*Document passage:*
......

Hi Stephen,
Stephen Kent wrote:
At 11:14 AM -0800 3/3/10, S Moonesamy wrote:
[...]
The security considerations section consists of only one sentence:
"This RFC does not discuss security issues and is not believed to
raise any security issues not already endemic in electronic mail and
present in fully conforming implementations of [RFC5321]." RFC 5321
(the updated SMTP spec) has an extensive security considerations
section, so this is a reasonable reference. I could imagine security
issues that might be associated with this document vs. 5321, since
the security section of the latter document does not address any
security concerns related to transfer of 8-bit data. For example,
the handshake used to determine whether an SMTP sever support
receipt/relay of 8-bit data might be used to target servers based on
the lack of such support. One might even cite the use of this
transport capability as facilitating malware transmission in e-mail
attachments
I don't understand your concern in regards to the 8-bit data
transfer. If you mean that support for this SMTP extension could be
used to identify SMTP servers which do not support it, that is correct.

......

*Work task:* Please write what comes next in the email reply about the RFC's security section and 8-bit SMTP data, starting right after its last sentence.

*Information shown:*

......

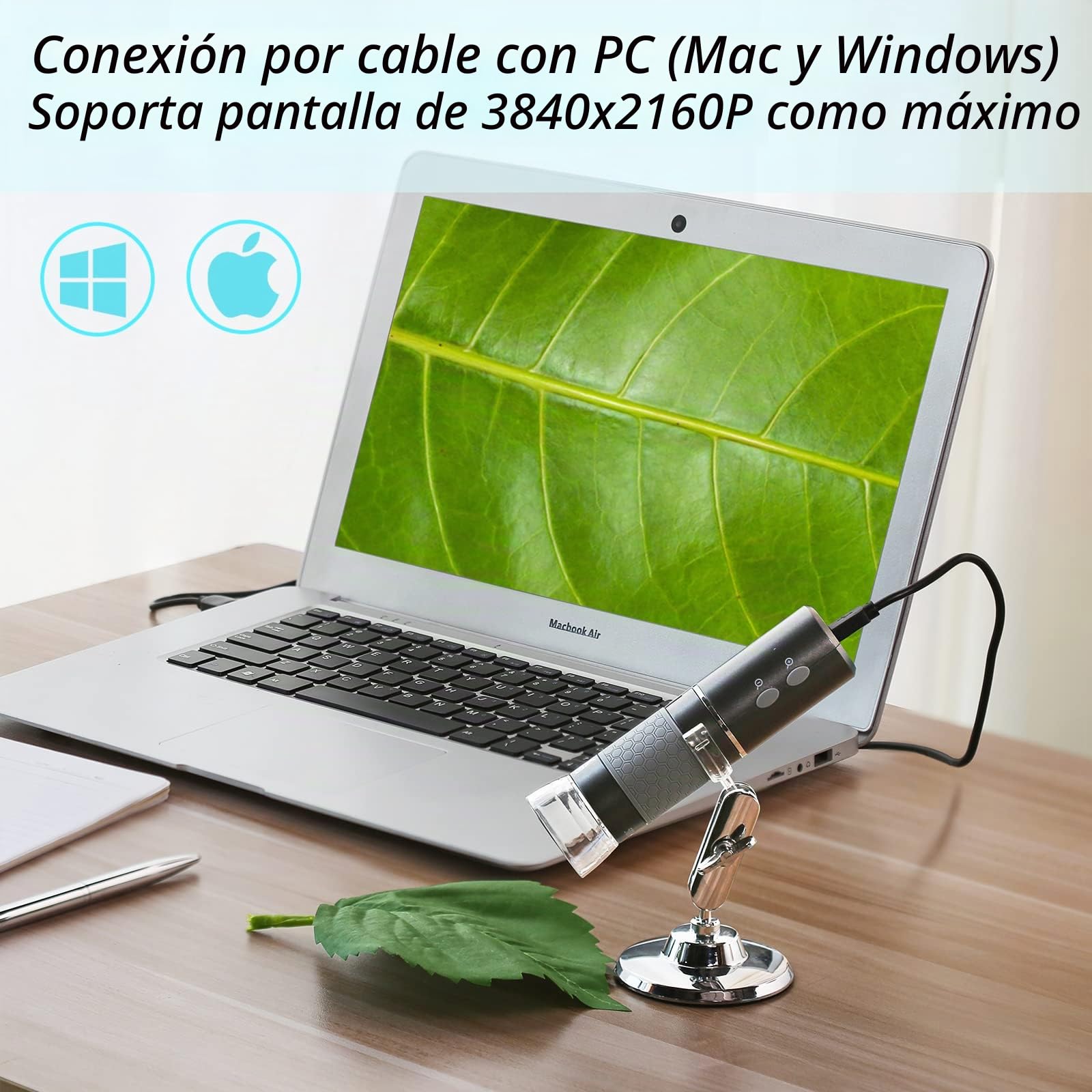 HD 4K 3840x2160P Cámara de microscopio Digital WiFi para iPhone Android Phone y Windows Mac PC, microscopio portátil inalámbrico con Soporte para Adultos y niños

......

*Reply to the exercise:*
Right. ESMTP capability negotiation is a basic feature of ESMTP as
described in RFC 5321, this is not specific to 8BITMIME.
There is some text about 8-bit message content transmission in
Section 2.4 of RFC 5321.
First, this is a minor issue, so we ought not devote to much time to
it. I mentioned it because the tone of the security considerations
sentence is somewhat dismissive, suggesting that the authors did not
want to bother with this section :-). Nonetheless, it would be
preferable to explicitly note this side-effect of security
considerations section, since it is not called out in the 5321
security considerations and the text in 2.4 does not have a secruity
focus.
RFC 5321 is also being revised by the YAM WG, so I would prefer any such
text to go there.
This transport capability does not facilitate malware transmission as
email attachments can still be sent even if the SMTP client or server
does not support the 8BITMIME extension. It is only a matter of
using MIME for the 5322 message.
Presumably you mean to say that binary attachments that are ideal for
delivering malware are supported irrespective of the use of this
feature, right?
Firstly, 8BITMIME is not suitable for transferring unencoded binary
data, it is only suitable for transfering 8bit text (e.g. textual
documents encoded in UTF-8). BINARYMIME (a separate SMTP extension) is
used to transfer unencoded binary data.
Secondly, the only thing that 8BITMIME changes is how certain email
messages or message attachments are transferred. So if there is a
malware that can take advantage of 8BITMIME, messages containing such
malware would take less bandwidth to transfer.
If so, that then that might also be a suitable comment to make in the
SC section.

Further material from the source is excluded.